The brief
The Sharan had been needing engine oil topped up between services, with a slow drip from the underbody and a stain on the floor where it parked. The owner had assumed it was a seal weep, the usual suspect, but the inspection found something worse.
The sump is the pan at the bottom of the engine that holds the oil. A slow loss like this usually does come from a hardened seal or gasket, but it can also come from the pan itself if the metal has cracked. A crack often starts from a road-debris hit, a stone or a kerb, and then grows over time with the heating and cooling, until it's leaking enough to need top-ups. So the first job was to find out which it was.
The diagnosis
The underbody inspection showed it: a hairline crack along the seam of the oil sump pan itself, not the gasket. The likely story is a road-debris hit that started it, and the crack opened up over time.

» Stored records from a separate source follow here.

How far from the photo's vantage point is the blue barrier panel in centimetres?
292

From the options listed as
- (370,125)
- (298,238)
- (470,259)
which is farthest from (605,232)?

That's a pan replacement, not a gasket job. A cracked sump isn't something you weld up and trust under an engine, it gets a new one, and the gasket gets renewed at the same time since the pan has to come off anyway.
The work
The engine oil was drained into a clean catch, the engine supported, and the cracked sump pan removed. The old gasket material was cleaned off the block face, and a new VAG-spec sump pan went on with a fresh gasket, the bolts torqued to spec in the correct sequence.
Then the engine was refilled with fresh oil to level, run warm, and the underside checked dry.
A test cycle and a check for drips confirmed the leak was closed off.
The outcome
No drip from the sump under the test cycle, no stain on the floor, and the oil level holding between checks.
The Sharan went home with the leak resolved. A cracked sump caught while it's still a slow weep is a manageable job; left to grow, it ends with an engine run low on oil, which is a far bigger and far more expensive problem than a pan and a gasket.